◆ EXERCISE OBJECTIVE: Pull out every line of the records below that contains the word "ambulance", and copy each of those lines in full.

◆ GIVEN RECORDS:
------------------------------------------------------------

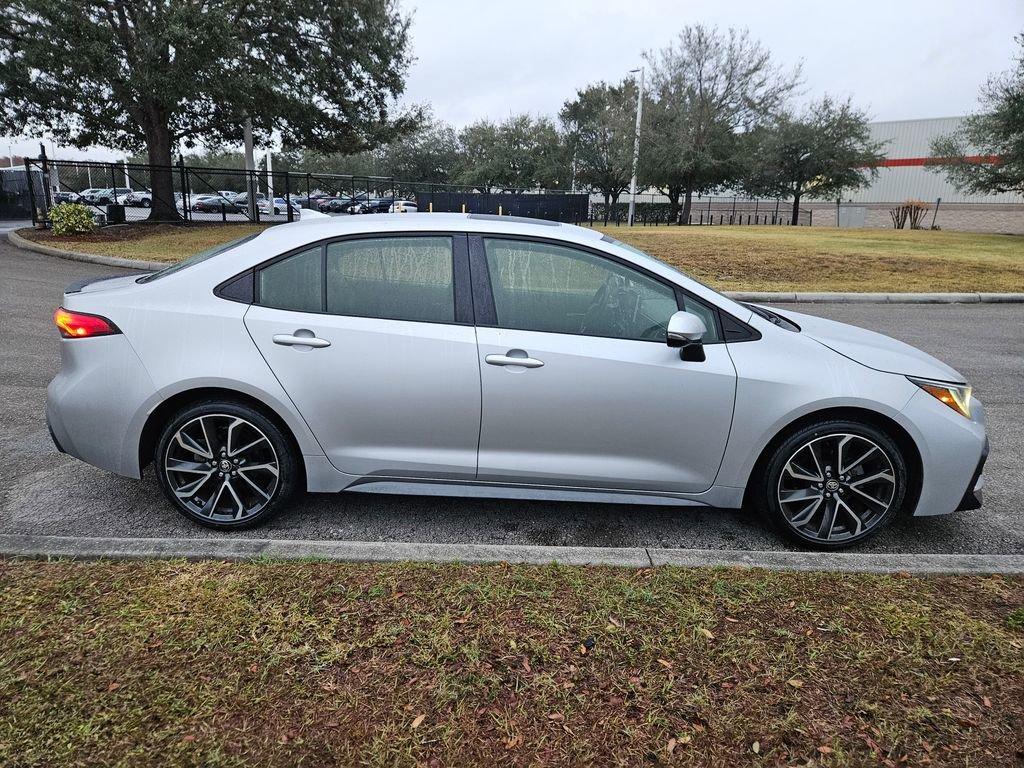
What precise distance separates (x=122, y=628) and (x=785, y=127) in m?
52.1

------------------------------------------------------------

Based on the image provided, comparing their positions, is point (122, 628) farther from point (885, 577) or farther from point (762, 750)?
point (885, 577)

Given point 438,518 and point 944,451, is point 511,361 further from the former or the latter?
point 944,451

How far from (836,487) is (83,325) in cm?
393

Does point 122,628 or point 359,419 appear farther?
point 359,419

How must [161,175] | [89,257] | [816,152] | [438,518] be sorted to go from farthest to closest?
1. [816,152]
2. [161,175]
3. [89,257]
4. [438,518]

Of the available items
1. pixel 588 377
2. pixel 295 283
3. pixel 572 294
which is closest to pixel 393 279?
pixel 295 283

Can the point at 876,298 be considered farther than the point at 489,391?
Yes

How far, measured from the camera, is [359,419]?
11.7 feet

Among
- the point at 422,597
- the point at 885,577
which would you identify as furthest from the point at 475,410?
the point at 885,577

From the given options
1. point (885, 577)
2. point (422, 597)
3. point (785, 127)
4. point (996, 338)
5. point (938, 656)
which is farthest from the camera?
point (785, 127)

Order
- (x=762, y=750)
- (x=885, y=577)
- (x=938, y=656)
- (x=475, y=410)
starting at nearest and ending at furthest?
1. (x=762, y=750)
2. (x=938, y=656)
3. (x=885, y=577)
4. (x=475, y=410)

------------------------------------------------------------

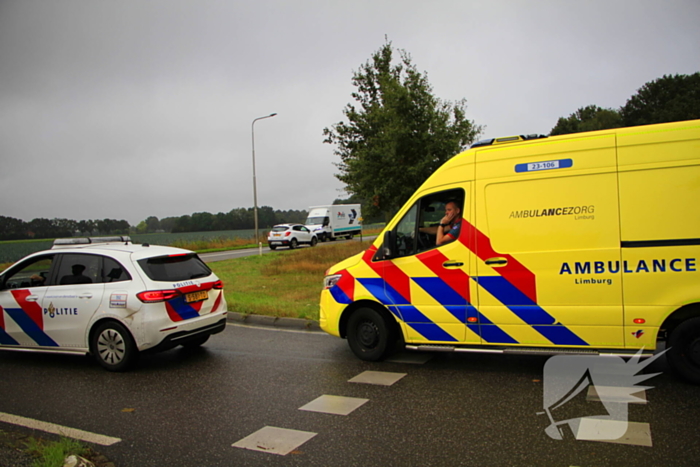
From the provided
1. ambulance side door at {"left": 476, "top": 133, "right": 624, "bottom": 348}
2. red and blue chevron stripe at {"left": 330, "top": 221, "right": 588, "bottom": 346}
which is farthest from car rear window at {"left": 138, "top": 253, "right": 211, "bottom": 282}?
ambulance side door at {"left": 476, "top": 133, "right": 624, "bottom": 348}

------------------------------------------------------------

◆ TASK OUTPUT:
1. ambulance side door at {"left": 476, "top": 133, "right": 624, "bottom": 348}
ambulance side door at {"left": 476, "top": 133, "right": 624, "bottom": 348}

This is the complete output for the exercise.